## Work to complete
Only the lines from the one holding "东京奥运会男篮比赛分组确定:美国法国同属A组" through the end of the records below are to be reproduced exactly, and pictures are to be omitted.

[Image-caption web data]
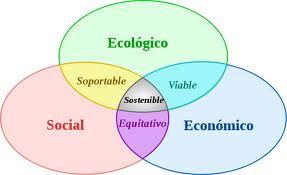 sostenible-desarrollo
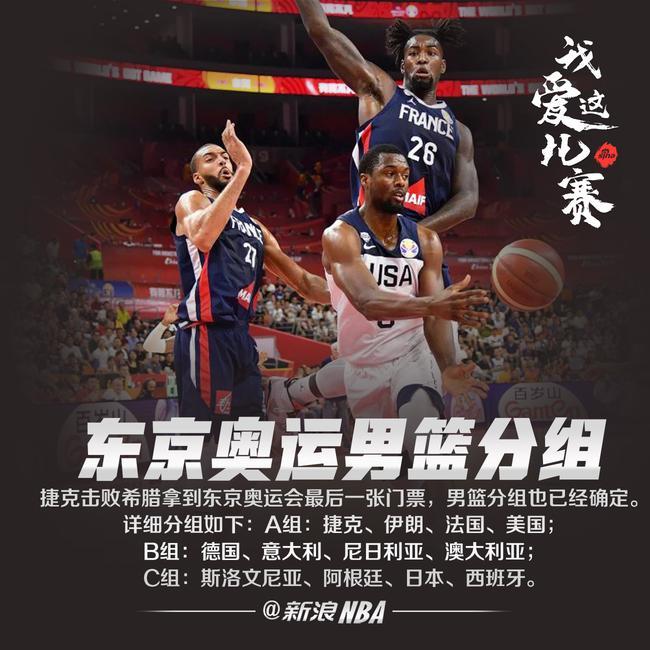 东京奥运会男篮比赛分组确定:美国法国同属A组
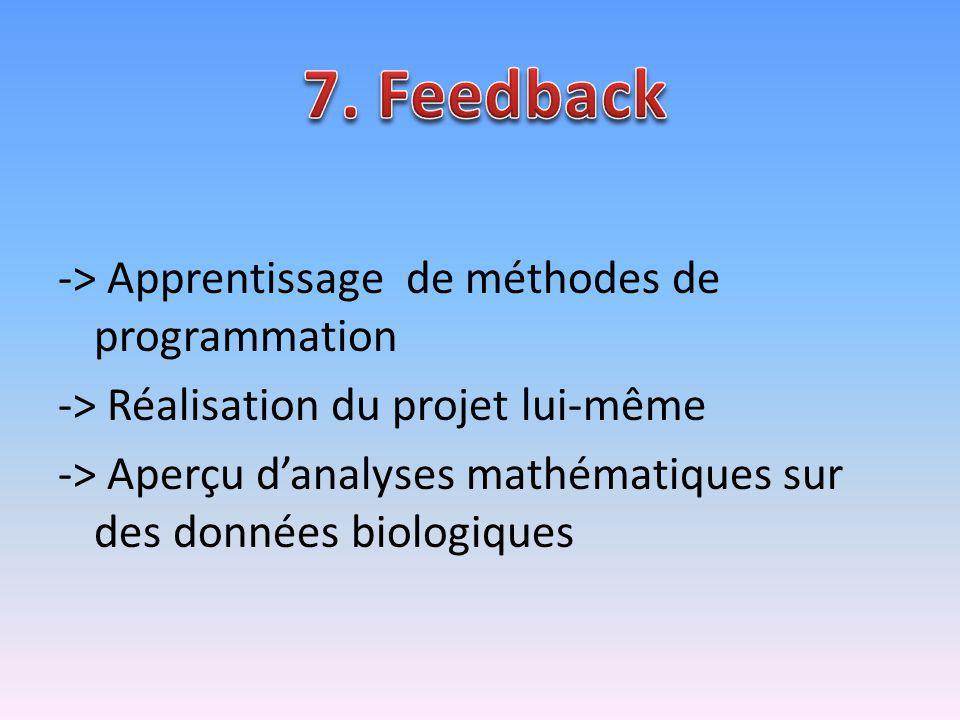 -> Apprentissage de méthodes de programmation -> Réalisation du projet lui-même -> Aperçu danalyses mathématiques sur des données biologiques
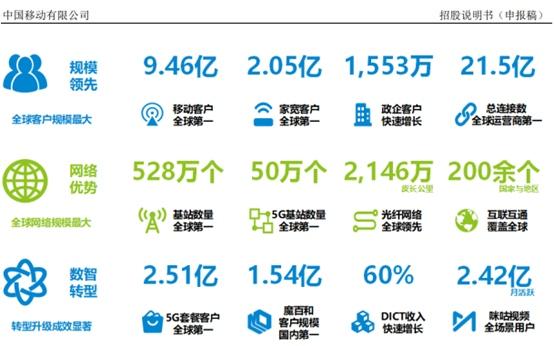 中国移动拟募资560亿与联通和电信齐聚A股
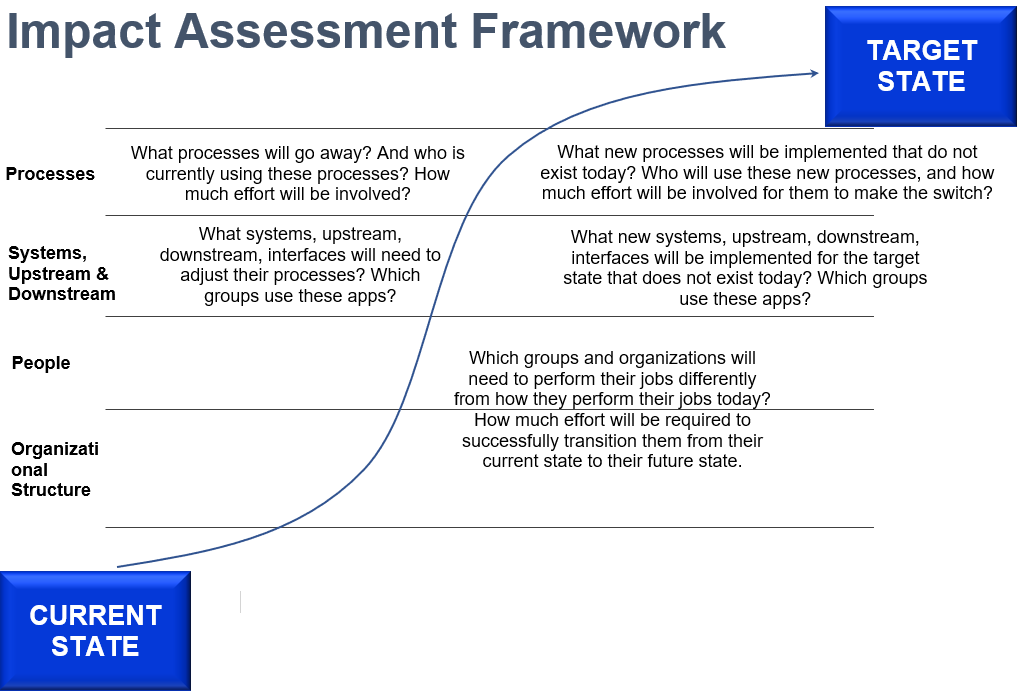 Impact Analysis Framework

## Answer to the exercise
 东京奥运会男篮比赛分组确定:美国法国同属A组
 -> Apprentissage de méthodes de programmation -> Réalisation du projet lui-même -> Aperçu danalyses mathématiques sur des données biologiques
 中国移动拟募资560亿与联通和电信齐聚A股
 Impact Analysis Framework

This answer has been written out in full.